Auckland mayoral election: No Mandate, no waking monster
Monday, 14 October 2019
Let's get one thing straight, failed Auckland mayoral challenger John Tamihere did not awaken a monster, as he claimed.
If there was an election turnout monster in Auckland, at best it opened one sleepy eye and finding little to arouse it, and slunk back into the cave of disinterest.
Suffering a defeat as big as Tamihere's is never easy, but his bitter and blaming concession speech showed that the hours he spent out of media reach after getting the result, had not been well spent.
There was no waking monster, nor a National and Labour conspiracy to scuttle his bid. Twice as many people decided they would prefer Phil Goff as mayor, than Tamihere. Simple as that.
**READ MORE:
* Auckland's mayoral election: Can it change the political map?
* Educate kids, lower the voting age, explain why elections are important: just don't do online voting
* Local body elections: Five tips to get you voting**
* Local government elections heading for an all-time low voter turnout
Tamihere's not unusually incomprehensible speech is not the only hasty mis-reading of the Auckland Council election.
Goff's claim to have a 'mandate' is technically correct in political terms. He won. But getting the support of 14 per cent of eligible voters will not mean much around the council table.
Blaming the dismal turnout mainly on postal voting is also wrong. It is no doubt a factor, but only one.
Turnout is not an election problem, it is a permanent problem confronting Auckland Council which like many other local bodies is failing to connect and engage year-in, year-out with its constituents.
An analysis of who made submissions in the council's last 10 Year Budget consultation, showed it was a similar cohort to those who research shows are most likely to have voted.
Older, wealthier, whiter Aucklanders 'get' local government in away the rest of the relatively young and fabulously diverse population does not.
Those who have won seats on the council and local boards thanks to this lop-sided democracy, need to put near the top of their to-do lists in office, a serious examination of how Auckland Council does, and does not connect with its communities, every day.
Part of that is its competence, but let us not pretend that part of it will be what it costs to do better.

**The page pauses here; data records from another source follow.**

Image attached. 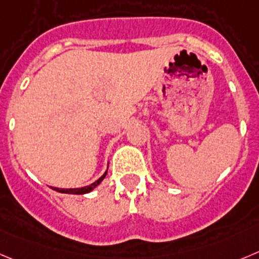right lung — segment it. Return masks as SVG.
<instances>
[{"instance_id":"add662e5","label":"right lung","mask_w":259,"mask_h":259,"mask_svg":"<svg viewBox=\"0 0 259 259\" xmlns=\"http://www.w3.org/2000/svg\"><path fill=\"white\" fill-rule=\"evenodd\" d=\"M108 170H105V173L103 174L102 177H100L98 181H95L94 183H91L90 186H86V187H82V188H56V187H52V189H54V191L60 192V193H70V194H85V193H89V192H91L93 189L95 188L97 186H99L100 183H102L103 179L105 178V176H107Z\"/></svg>"}]
</instances>
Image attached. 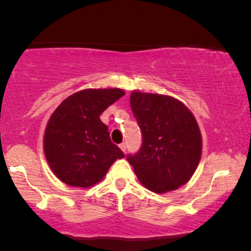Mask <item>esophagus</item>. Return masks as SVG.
Segmentation results:
<instances>
[{
    "label": "esophagus",
    "mask_w": 251,
    "mask_h": 251,
    "mask_svg": "<svg viewBox=\"0 0 251 251\" xmlns=\"http://www.w3.org/2000/svg\"><path fill=\"white\" fill-rule=\"evenodd\" d=\"M119 148H120V150H122L123 152H125V151H126V144H125V143H122V144H120V145H119Z\"/></svg>",
    "instance_id": "obj_1"
}]
</instances>
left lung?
I'll list each match as a JSON object with an SVG mask.
<instances>
[{
	"label": "left lung",
	"mask_w": 251,
	"mask_h": 251,
	"mask_svg": "<svg viewBox=\"0 0 251 251\" xmlns=\"http://www.w3.org/2000/svg\"><path fill=\"white\" fill-rule=\"evenodd\" d=\"M133 116L142 129L143 145L128 155L138 180L155 194L174 191L195 174L201 155V134L192 112L179 100L133 91Z\"/></svg>",
	"instance_id": "obj_1"
}]
</instances>
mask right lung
Instances as JSON below:
<instances>
[{"mask_svg": "<svg viewBox=\"0 0 251 251\" xmlns=\"http://www.w3.org/2000/svg\"><path fill=\"white\" fill-rule=\"evenodd\" d=\"M120 88H88L76 92L51 113L43 134V151L62 183L91 188L103 179L122 150L109 138L100 114L122 98Z\"/></svg>", "mask_w": 251, "mask_h": 251, "instance_id": "obj_1", "label": "right lung"}]
</instances>
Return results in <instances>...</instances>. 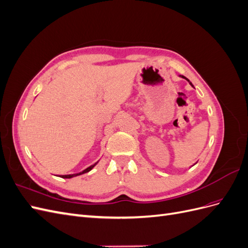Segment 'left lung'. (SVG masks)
Segmentation results:
<instances>
[{
	"mask_svg": "<svg viewBox=\"0 0 248 248\" xmlns=\"http://www.w3.org/2000/svg\"><path fill=\"white\" fill-rule=\"evenodd\" d=\"M182 78H185V79H187V78H185V77H182ZM187 80H188V79H187ZM188 81H189V80H188ZM189 84H190V85H191V82H190V81H189Z\"/></svg>",
	"mask_w": 248,
	"mask_h": 248,
	"instance_id": "left-lung-1",
	"label": "left lung"
}]
</instances>
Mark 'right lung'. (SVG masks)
Here are the masks:
<instances>
[{
    "label": "right lung",
    "instance_id": "obj_1",
    "mask_svg": "<svg viewBox=\"0 0 248 248\" xmlns=\"http://www.w3.org/2000/svg\"><path fill=\"white\" fill-rule=\"evenodd\" d=\"M96 166V163L95 164H93V166H91V167H89V168H87L85 170H82V171H80V172H78V174H72V175H61L60 177L61 178H67V179H69V178H72V177H76V176H79V175H81V174H85V172H88V171H90L94 167Z\"/></svg>",
    "mask_w": 248,
    "mask_h": 248
}]
</instances>
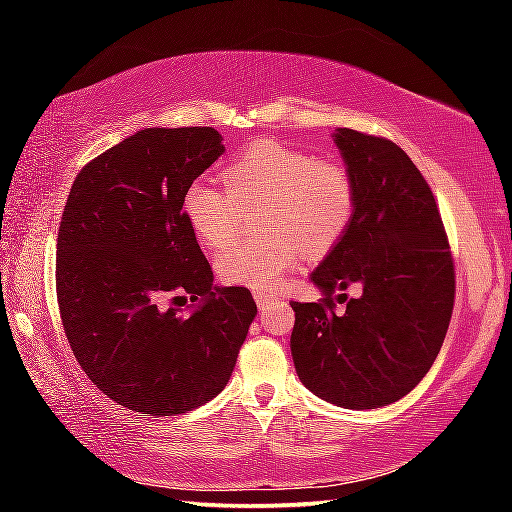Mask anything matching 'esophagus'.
<instances>
[{"label":"esophagus","mask_w":512,"mask_h":512,"mask_svg":"<svg viewBox=\"0 0 512 512\" xmlns=\"http://www.w3.org/2000/svg\"><path fill=\"white\" fill-rule=\"evenodd\" d=\"M277 298L273 296V293H266V291H257L255 293V302H257V307L259 309H268V305H273V302H275Z\"/></svg>","instance_id":"esophagus-1"}]
</instances>
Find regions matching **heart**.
Returning a JSON list of instances; mask_svg holds the SVG:
<instances>
[{
	"label": "heart",
	"mask_w": 512,
	"mask_h": 512,
	"mask_svg": "<svg viewBox=\"0 0 512 512\" xmlns=\"http://www.w3.org/2000/svg\"><path fill=\"white\" fill-rule=\"evenodd\" d=\"M225 189L196 178L183 194L189 228L207 248H223L235 237L237 207H264L259 230L271 239L235 244L216 257L225 284L275 289L300 266L305 253L323 257L348 232L354 203L350 171L336 160L273 140L248 144L223 169Z\"/></svg>",
	"instance_id": "b5f03b06"
}]
</instances>
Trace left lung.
I'll use <instances>...</instances> for the list:
<instances>
[{"mask_svg": "<svg viewBox=\"0 0 512 512\" xmlns=\"http://www.w3.org/2000/svg\"><path fill=\"white\" fill-rule=\"evenodd\" d=\"M350 171L354 216L309 280L318 302H291V357L302 384L343 409H377L411 393L443 348L454 262L427 180L400 146L352 128L332 133ZM359 283L341 315L331 293Z\"/></svg>", "mask_w": 512, "mask_h": 512, "instance_id": "obj_1", "label": "left lung"}]
</instances>
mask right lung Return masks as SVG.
<instances>
[{
    "label": "right lung",
    "mask_w": 512,
    "mask_h": 512,
    "mask_svg": "<svg viewBox=\"0 0 512 512\" xmlns=\"http://www.w3.org/2000/svg\"><path fill=\"white\" fill-rule=\"evenodd\" d=\"M210 126L144 128L85 164L60 219L56 291L67 341L110 400L149 415L219 395L257 314L216 287L183 214L187 185L223 155ZM196 306H167L173 295Z\"/></svg>",
    "instance_id": "add662e5"
}]
</instances>
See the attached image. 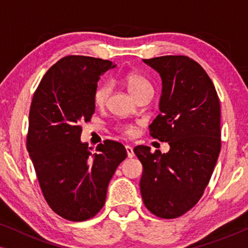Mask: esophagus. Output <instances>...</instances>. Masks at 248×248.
<instances>
[{
    "label": "esophagus",
    "instance_id": "34e87169",
    "mask_svg": "<svg viewBox=\"0 0 248 248\" xmlns=\"http://www.w3.org/2000/svg\"><path fill=\"white\" fill-rule=\"evenodd\" d=\"M125 150H126V152H127V157L128 158H133L134 157L133 148H132L131 145H125Z\"/></svg>",
    "mask_w": 248,
    "mask_h": 248
}]
</instances>
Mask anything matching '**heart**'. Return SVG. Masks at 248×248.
<instances>
[{
	"mask_svg": "<svg viewBox=\"0 0 248 248\" xmlns=\"http://www.w3.org/2000/svg\"><path fill=\"white\" fill-rule=\"evenodd\" d=\"M124 82L126 84L127 89L130 93L137 97L138 94L143 93L145 90H152V86L149 81L142 77L141 74L130 72L124 77ZM111 93V86L109 83L105 82L99 84L96 88L93 93V103L96 106L101 107L107 103L108 98L110 96ZM121 131L123 132L125 135H134L135 134V127L132 125H123L121 127Z\"/></svg>",
	"mask_w": 248,
	"mask_h": 248,
	"instance_id": "heart-1",
	"label": "heart"
}]
</instances>
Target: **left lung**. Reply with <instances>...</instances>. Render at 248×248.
<instances>
[{
  "label": "left lung",
  "mask_w": 248,
  "mask_h": 248,
  "mask_svg": "<svg viewBox=\"0 0 248 248\" xmlns=\"http://www.w3.org/2000/svg\"><path fill=\"white\" fill-rule=\"evenodd\" d=\"M160 74V114L149 126L150 135L168 142L167 154L138 145L143 166L140 189L149 211L174 219L202 198L221 149L220 101L213 82L194 60L167 55L143 60Z\"/></svg>",
  "instance_id": "1"
}]
</instances>
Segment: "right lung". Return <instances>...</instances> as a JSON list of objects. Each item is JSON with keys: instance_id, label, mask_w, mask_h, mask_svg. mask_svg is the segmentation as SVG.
Instances as JSON below:
<instances>
[{"instance_id": "right-lung-1", "label": "right lung", "mask_w": 248, "mask_h": 248, "mask_svg": "<svg viewBox=\"0 0 248 248\" xmlns=\"http://www.w3.org/2000/svg\"><path fill=\"white\" fill-rule=\"evenodd\" d=\"M110 61L70 55L54 64L33 93L27 149L50 209L70 221L100 211L117 166L127 157L120 142L105 140L96 151L80 140L81 123L94 113L93 93Z\"/></svg>"}]
</instances>
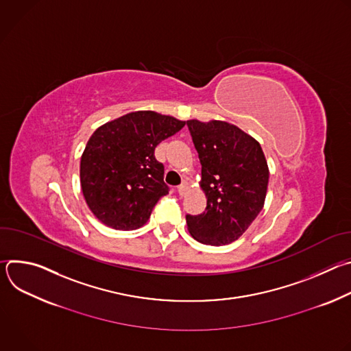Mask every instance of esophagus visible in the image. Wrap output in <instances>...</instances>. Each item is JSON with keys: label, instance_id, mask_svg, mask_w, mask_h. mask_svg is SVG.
I'll return each instance as SVG.
<instances>
[{"label": "esophagus", "instance_id": "34e87169", "mask_svg": "<svg viewBox=\"0 0 351 351\" xmlns=\"http://www.w3.org/2000/svg\"><path fill=\"white\" fill-rule=\"evenodd\" d=\"M187 189H189V182H187V180H183L182 184L178 186V193H179L180 195H183V194L187 191Z\"/></svg>", "mask_w": 351, "mask_h": 351}]
</instances>
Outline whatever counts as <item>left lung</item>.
<instances>
[{"instance_id":"obj_1","label":"left lung","mask_w":351,"mask_h":351,"mask_svg":"<svg viewBox=\"0 0 351 351\" xmlns=\"http://www.w3.org/2000/svg\"><path fill=\"white\" fill-rule=\"evenodd\" d=\"M202 162L206 211L186 215L199 243L222 245L237 240L264 207L269 171L260 143L223 121H187Z\"/></svg>"}]
</instances>
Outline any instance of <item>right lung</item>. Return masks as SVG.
Returning a JSON list of instances; mask_svg holds the SVG:
<instances>
[{
	"mask_svg": "<svg viewBox=\"0 0 351 351\" xmlns=\"http://www.w3.org/2000/svg\"><path fill=\"white\" fill-rule=\"evenodd\" d=\"M186 122L154 111H136L99 126L80 160V184L98 221L117 230L143 226L168 194L156 147Z\"/></svg>",
	"mask_w": 351,
	"mask_h": 351,
	"instance_id": "add662e5",
	"label": "right lung"
}]
</instances>
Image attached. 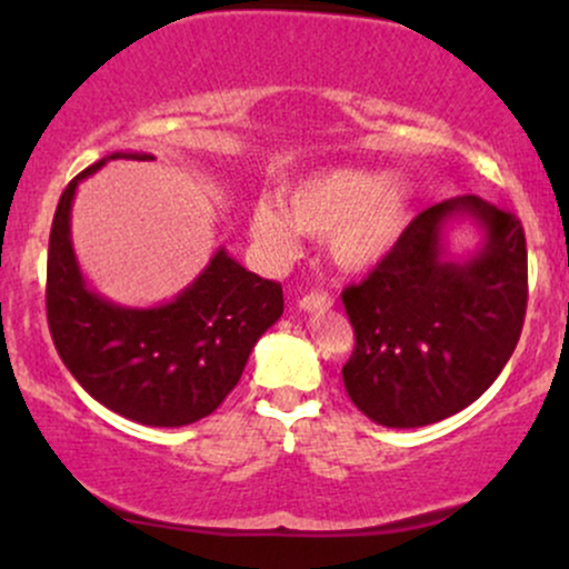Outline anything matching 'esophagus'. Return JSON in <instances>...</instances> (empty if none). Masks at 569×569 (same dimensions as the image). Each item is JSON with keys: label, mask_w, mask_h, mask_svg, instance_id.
Listing matches in <instances>:
<instances>
[{"label": "esophagus", "mask_w": 569, "mask_h": 569, "mask_svg": "<svg viewBox=\"0 0 569 569\" xmlns=\"http://www.w3.org/2000/svg\"><path fill=\"white\" fill-rule=\"evenodd\" d=\"M331 307H335V299H331L326 291L305 293V297L299 299V310L305 312H323V310H331Z\"/></svg>", "instance_id": "1"}]
</instances>
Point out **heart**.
I'll list each match as a JSON object with an SVG mask.
<instances>
[{
    "mask_svg": "<svg viewBox=\"0 0 569 569\" xmlns=\"http://www.w3.org/2000/svg\"><path fill=\"white\" fill-rule=\"evenodd\" d=\"M415 211V187L369 168H323L276 200L253 202L248 234L272 262L299 251V232L326 238L331 262L345 272L382 264L407 232Z\"/></svg>",
    "mask_w": 569,
    "mask_h": 569,
    "instance_id": "1",
    "label": "heart"
}]
</instances>
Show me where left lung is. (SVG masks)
<instances>
[{"mask_svg": "<svg viewBox=\"0 0 569 569\" xmlns=\"http://www.w3.org/2000/svg\"><path fill=\"white\" fill-rule=\"evenodd\" d=\"M471 218L486 240L468 260L448 257L442 230ZM356 350L345 390L385 428H420L452 417L498 380L527 310L521 221L460 194L426 208L396 251L342 291Z\"/></svg>", "mask_w": 569, "mask_h": 569, "instance_id": "1", "label": "left lung"}]
</instances>
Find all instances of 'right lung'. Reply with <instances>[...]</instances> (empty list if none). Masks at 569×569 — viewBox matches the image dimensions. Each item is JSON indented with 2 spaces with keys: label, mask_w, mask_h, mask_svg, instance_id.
Wrapping results in <instances>:
<instances>
[{
  "label": "right lung",
  "mask_w": 569,
  "mask_h": 569,
  "mask_svg": "<svg viewBox=\"0 0 569 569\" xmlns=\"http://www.w3.org/2000/svg\"><path fill=\"white\" fill-rule=\"evenodd\" d=\"M117 158L152 160V154H109L71 179L58 200L44 291L50 337L98 403L141 426L181 428L230 396L253 345L283 316V289L219 248L206 270L166 305L122 307L96 293L71 246V202L82 179Z\"/></svg>",
  "instance_id": "right-lung-1"
}]
</instances>
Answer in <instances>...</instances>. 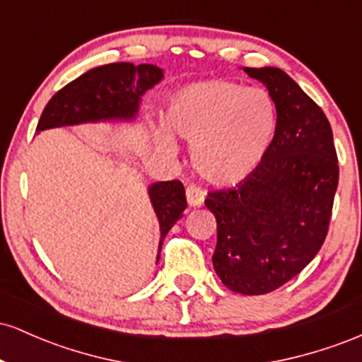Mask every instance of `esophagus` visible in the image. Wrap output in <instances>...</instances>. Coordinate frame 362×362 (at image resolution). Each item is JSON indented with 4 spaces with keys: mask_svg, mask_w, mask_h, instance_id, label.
Listing matches in <instances>:
<instances>
[{
    "mask_svg": "<svg viewBox=\"0 0 362 362\" xmlns=\"http://www.w3.org/2000/svg\"><path fill=\"white\" fill-rule=\"evenodd\" d=\"M187 195V202H189L190 207H201L204 204V199H206V192L197 185H189L185 190Z\"/></svg>",
    "mask_w": 362,
    "mask_h": 362,
    "instance_id": "obj_1",
    "label": "esophagus"
}]
</instances>
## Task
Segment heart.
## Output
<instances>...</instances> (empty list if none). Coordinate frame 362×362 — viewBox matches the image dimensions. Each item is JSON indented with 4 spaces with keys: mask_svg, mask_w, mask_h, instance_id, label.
<instances>
[{
    "mask_svg": "<svg viewBox=\"0 0 362 362\" xmlns=\"http://www.w3.org/2000/svg\"><path fill=\"white\" fill-rule=\"evenodd\" d=\"M168 128L192 143V163L206 182L235 185L262 163L277 129V103L269 90L226 80L192 83L168 103ZM167 155L177 144L167 127L153 126Z\"/></svg>",
    "mask_w": 362,
    "mask_h": 362,
    "instance_id": "obj_1",
    "label": "heart"
}]
</instances>
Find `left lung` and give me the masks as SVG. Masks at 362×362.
I'll use <instances>...</instances> for the list:
<instances>
[{
    "label": "left lung",
    "mask_w": 362,
    "mask_h": 362,
    "mask_svg": "<svg viewBox=\"0 0 362 362\" xmlns=\"http://www.w3.org/2000/svg\"><path fill=\"white\" fill-rule=\"evenodd\" d=\"M277 103L262 163L235 189L207 194L218 223L214 271L228 289L265 294L298 276L322 248L339 184L334 134L323 110L279 68H243Z\"/></svg>",
    "instance_id": "8db88e82"
}]
</instances>
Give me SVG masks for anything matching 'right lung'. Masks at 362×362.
Wrapping results in <instances>:
<instances>
[{
	"instance_id": "right-lung-1",
	"label": "right lung",
	"mask_w": 362,
	"mask_h": 362,
	"mask_svg": "<svg viewBox=\"0 0 362 362\" xmlns=\"http://www.w3.org/2000/svg\"><path fill=\"white\" fill-rule=\"evenodd\" d=\"M163 80V69L153 64L112 62L90 69L61 88L49 100L37 124L45 129L93 122H131L138 117L141 98ZM149 201L160 223V259L165 236L187 207L182 182H155L148 187Z\"/></svg>"
}]
</instances>
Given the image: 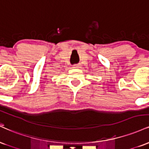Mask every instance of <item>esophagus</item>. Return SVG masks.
I'll return each mask as SVG.
<instances>
[{"label":"esophagus","instance_id":"obj_1","mask_svg":"<svg viewBox=\"0 0 149 149\" xmlns=\"http://www.w3.org/2000/svg\"><path fill=\"white\" fill-rule=\"evenodd\" d=\"M80 67V65H78V64L73 65V69H79Z\"/></svg>","mask_w":149,"mask_h":149}]
</instances>
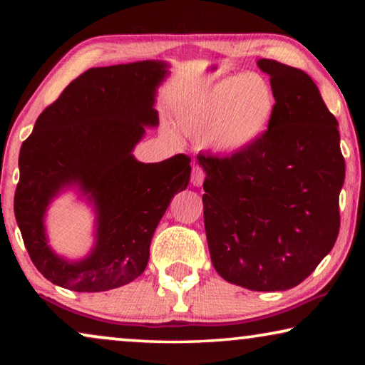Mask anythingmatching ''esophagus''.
Here are the masks:
<instances>
[{
    "label": "esophagus",
    "instance_id": "34e87169",
    "mask_svg": "<svg viewBox=\"0 0 365 365\" xmlns=\"http://www.w3.org/2000/svg\"><path fill=\"white\" fill-rule=\"evenodd\" d=\"M205 169L200 168V165H193V172H191V183L195 185V187H201L202 182H205Z\"/></svg>",
    "mask_w": 365,
    "mask_h": 365
}]
</instances>
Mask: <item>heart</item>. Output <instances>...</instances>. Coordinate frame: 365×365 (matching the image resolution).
Returning <instances> with one entry per match:
<instances>
[{"label": "heart", "mask_w": 365, "mask_h": 365, "mask_svg": "<svg viewBox=\"0 0 365 365\" xmlns=\"http://www.w3.org/2000/svg\"><path fill=\"white\" fill-rule=\"evenodd\" d=\"M277 101L267 78L243 72L214 85L187 115L188 132L207 135L215 151L235 154L256 145L274 120Z\"/></svg>", "instance_id": "obj_1"}]
</instances>
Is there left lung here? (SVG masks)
<instances>
[{
  "label": "left lung",
  "instance_id": "1",
  "mask_svg": "<svg viewBox=\"0 0 365 365\" xmlns=\"http://www.w3.org/2000/svg\"><path fill=\"white\" fill-rule=\"evenodd\" d=\"M275 114L256 145L230 158L197 154L205 169V227L214 269L252 292L307 279L339 232L344 183L338 120L304 71L257 59Z\"/></svg>",
  "mask_w": 365,
  "mask_h": 365
}]
</instances>
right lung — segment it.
Returning <instances> with one entry per match:
<instances>
[{"mask_svg":"<svg viewBox=\"0 0 365 365\" xmlns=\"http://www.w3.org/2000/svg\"><path fill=\"white\" fill-rule=\"evenodd\" d=\"M163 61L93 67L43 110L19 154L14 214L41 275L72 292H108L133 282L150 259L154 230L170 200L188 187L190 158L145 164L133 150L158 127ZM76 187L94 206L96 245L69 262L47 243L44 215L63 190Z\"/></svg>","mask_w":365,"mask_h":365,"instance_id":"right-lung-1","label":"right lung"}]
</instances>
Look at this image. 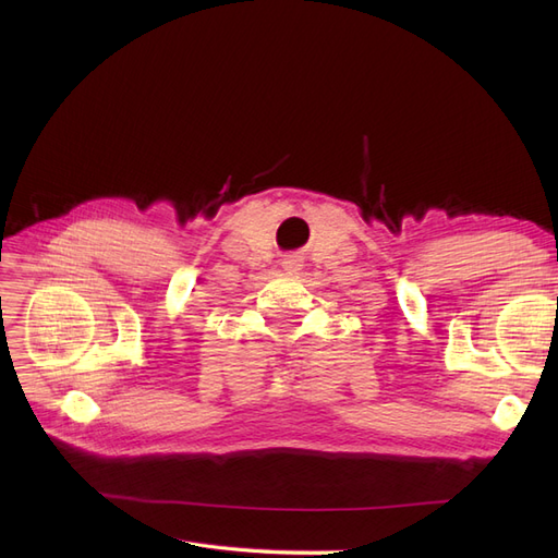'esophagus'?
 Returning a JSON list of instances; mask_svg holds the SVG:
<instances>
[{"label":"esophagus","instance_id":"1","mask_svg":"<svg viewBox=\"0 0 558 558\" xmlns=\"http://www.w3.org/2000/svg\"><path fill=\"white\" fill-rule=\"evenodd\" d=\"M283 269H286V272H298V269H300V258L298 256L283 258Z\"/></svg>","mask_w":558,"mask_h":558}]
</instances>
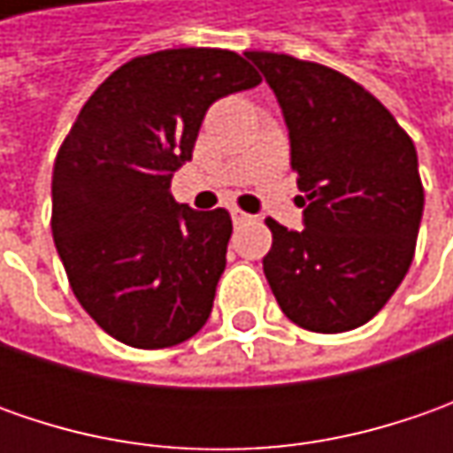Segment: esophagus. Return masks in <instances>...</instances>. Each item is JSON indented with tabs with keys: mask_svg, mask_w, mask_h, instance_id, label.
I'll use <instances>...</instances> for the list:
<instances>
[{
	"mask_svg": "<svg viewBox=\"0 0 453 453\" xmlns=\"http://www.w3.org/2000/svg\"><path fill=\"white\" fill-rule=\"evenodd\" d=\"M250 214H247V211H239V209H232V221H234V224H247V221H250Z\"/></svg>",
	"mask_w": 453,
	"mask_h": 453,
	"instance_id": "1",
	"label": "esophagus"
}]
</instances>
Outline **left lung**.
Returning <instances> with one entry per match:
<instances>
[{"label":"left lung","instance_id":"8db88e82","mask_svg":"<svg viewBox=\"0 0 453 453\" xmlns=\"http://www.w3.org/2000/svg\"><path fill=\"white\" fill-rule=\"evenodd\" d=\"M265 75L289 133L303 232L267 219L262 259L282 312L312 333L378 315L403 282L424 214L416 146L365 88L318 62L244 52Z\"/></svg>","mask_w":453,"mask_h":453}]
</instances>
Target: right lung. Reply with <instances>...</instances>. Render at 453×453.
<instances>
[{"label":"right lung","mask_w":453,"mask_h":453,"mask_svg":"<svg viewBox=\"0 0 453 453\" xmlns=\"http://www.w3.org/2000/svg\"><path fill=\"white\" fill-rule=\"evenodd\" d=\"M262 78L242 55L181 47L118 67L82 105L52 171V236L70 288L115 340L156 350L211 315L229 211L171 196L201 120L219 97Z\"/></svg>","instance_id":"1"}]
</instances>
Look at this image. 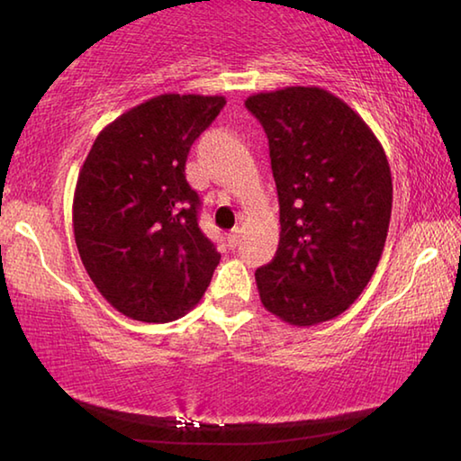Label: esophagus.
Masks as SVG:
<instances>
[{
	"label": "esophagus",
	"instance_id": "1",
	"mask_svg": "<svg viewBox=\"0 0 461 461\" xmlns=\"http://www.w3.org/2000/svg\"><path fill=\"white\" fill-rule=\"evenodd\" d=\"M240 230L236 228V230H231L230 233H228V244H230V248H238L240 246Z\"/></svg>",
	"mask_w": 461,
	"mask_h": 461
}]
</instances>
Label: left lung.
Masks as SVG:
<instances>
[{
  "label": "left lung",
  "instance_id": "obj_1",
  "mask_svg": "<svg viewBox=\"0 0 461 461\" xmlns=\"http://www.w3.org/2000/svg\"><path fill=\"white\" fill-rule=\"evenodd\" d=\"M246 107L268 136L280 241L256 270L267 311L311 327L362 294L384 249L393 176L386 152L346 101L321 87L254 93Z\"/></svg>",
  "mask_w": 461,
  "mask_h": 461
}]
</instances>
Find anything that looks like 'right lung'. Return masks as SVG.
Returning <instances> with one entry per match:
<instances>
[{"label": "right lung", "mask_w": 461, "mask_h": 461, "mask_svg": "<svg viewBox=\"0 0 461 461\" xmlns=\"http://www.w3.org/2000/svg\"><path fill=\"white\" fill-rule=\"evenodd\" d=\"M223 105V95H156L107 123L83 162L73 197L77 249L122 315L175 321L212 283L221 254L199 228L185 162Z\"/></svg>", "instance_id": "1"}]
</instances>
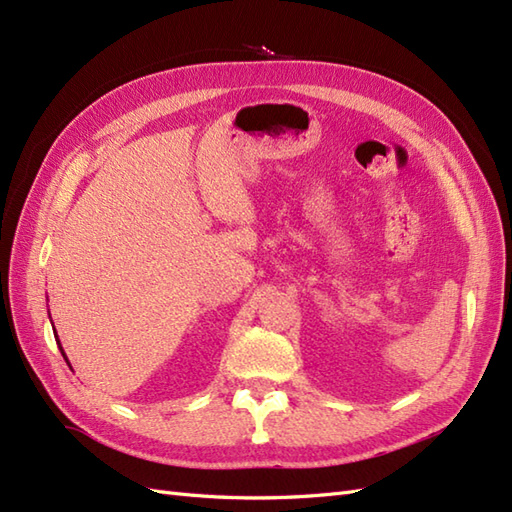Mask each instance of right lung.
I'll return each mask as SVG.
<instances>
[{
	"label": "right lung",
	"instance_id": "right-lung-1",
	"mask_svg": "<svg viewBox=\"0 0 512 512\" xmlns=\"http://www.w3.org/2000/svg\"><path fill=\"white\" fill-rule=\"evenodd\" d=\"M56 336V339H58V334H54ZM58 343V347H60V352H62V356H65V360H67V354H65V350H62V345H60V341H56Z\"/></svg>",
	"mask_w": 512,
	"mask_h": 512
}]
</instances>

On the election front, some ideas have been floated by Dr Julienne Molineaux, a researcher at The Policy Observatory, within AUT.
These include putting the management and promotion of local body elections into the hands of the Electoral Commission, which runs the general elections.
It is an idea that also finds favour among Auckland Council officials, but council local knowledge would also need to find a place in getting the message to the varied communities.
Auckland Council's de-brief on the $1.6 million spend on getting voting up, needs to be a searching one that doesn't just look outwards for explanations in the wider world.
The council - officials and politicians - need to think deeply about how it reaches out into all of its communities, and provides for communities to reach in, in a way it has not done in the past.